Texto extraído

<<<<

Um Mapa Para o Despertar Planetário
Carlos Cardoso Aveline
Capa do DVD do (bom) filme
de Hollywood baseado na obra de Redfield
O livro “A Profecia Celestina”, de James Redfield, pode ser uma chave
auxiliar eficaz para a ampliação da consciência em direção ao cosmo. [1]
Com a forma externa de um romance, a obra usa linguagem simples e inclui
cenas de perseguição policial, fugas e prisões arbitrárias. Ao longo da
história, os buscadores da verdade arriscam suas vidas enquanto desenvolvem ações
altruístas. Alcançam momentos de iluminação mística, vivenciam a fraternidade
universal e aprendem a perceber a unidade essencial de todas as coisas.
Vi o livro pela primeira vez em 1994, ao final de uma palestra pública em
Porto Alegre. Eu havia falado a teosofistas sobre a sabedoria andina antiga, com
base em dados que obtivera na biblioteca de Adyar, no sul da Índia. Depois da
sessão de perguntas, uma estudiosa de temas andinos, a quem eu nunca havia
visto e de quem não ouvira falar, aproximou-se e entregou-me como cortesia um
exemplar de “A Profecia Celestina”.
Eu havia chegado da Índia havia pouco tempo. A vida tem ciclos curiosos. Parecia
surpreendente que, justamente numa distante biblioteca da Ásia - vinte anos
depois de morar no Peru e atravessar algumas vezes a cordilheira dos Andes - eu
tivesse estabelecido um contato mais interior com a tradição andina e percebido
pela primeira vez a sua verdadeira importância em minha vida.
Li A Profecia Celestina de imediato,
quase sem interrupções. Abandonei outras atividades para encerrar-me no mundo
luminoso das suas páginas. No prefácio da edição brasileira, Paulo Coelho afirma
não por acaso que o texto “dá vontade de ler sem parar, de mergulhar no
espírito de aventura (…).”
O que me atrai especialmente no livro é que ele constitui um instrumento
para ligar-nos à proposta de uma civilização justa e harmônica no futuro e - ao
mesmo tempo - um guia prático para que nos libertemos dos mecanismos
psicológicos de manipulação, controle e luta pelo poder que nos impedem de ver
o significado maior da vida. Neste sentido específico, Redfield, como autor
popular, vai além de Carlos Castaneda e muito além de Paulo Coelho.
A ação de A Profecia Celestina está
ambientada no Peru. O personagem principal busca Visões proféticas descritas em um antigo Manuscrito descoberto há
pouco. O alto clero católico instiga o governo a suprimir o Manuscrito, cujas
revelações podem abalar as bases da sociedade atual. Como consequência, a vida
de quem busca conhecer as visões corre perigo.

>>>>

Dados fornecidos
<<<<

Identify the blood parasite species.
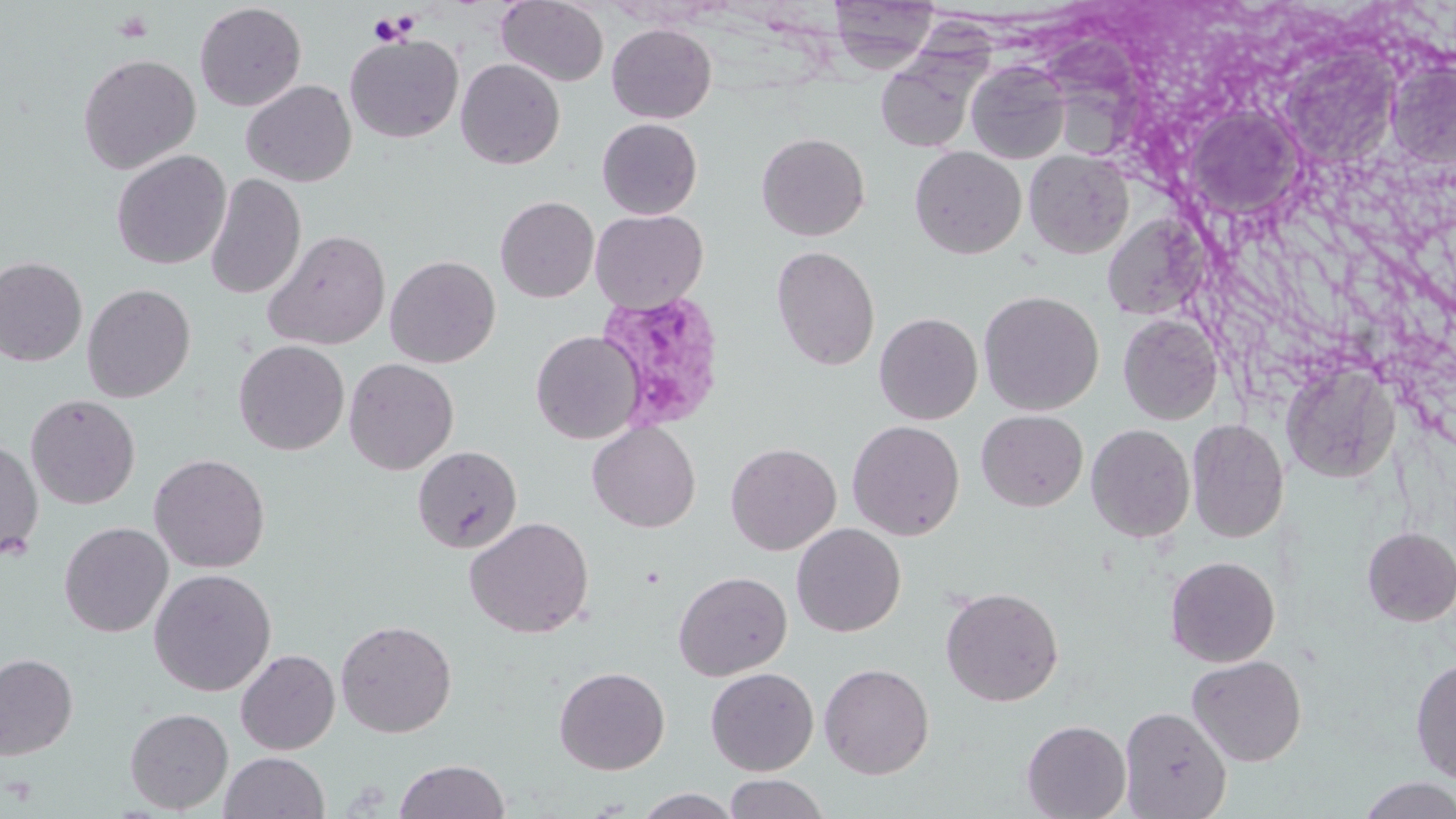

Plasmodium vivax.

>>>>

Imprima, sem nenhuma alteração, o trecho do texto extraído que vai de "Eu havia chegado" até "em minha vida.". As linhas não têm nenhum papel neste exercício.

Eu havia chegado da Índia havia pouco tempo. A vida tem ciclos curiosos. Parecia
surpreendente que, justamente numa distante biblioteca da Ásia - vinte anos
depois de morar no Peru e atravessar algumas vezes a cordilheira dos Andes - eu
tivesse estabelecido um contato mais interior com a tradição andina e percebido
pela primeira vez a sua verdadeira importância em minha vida.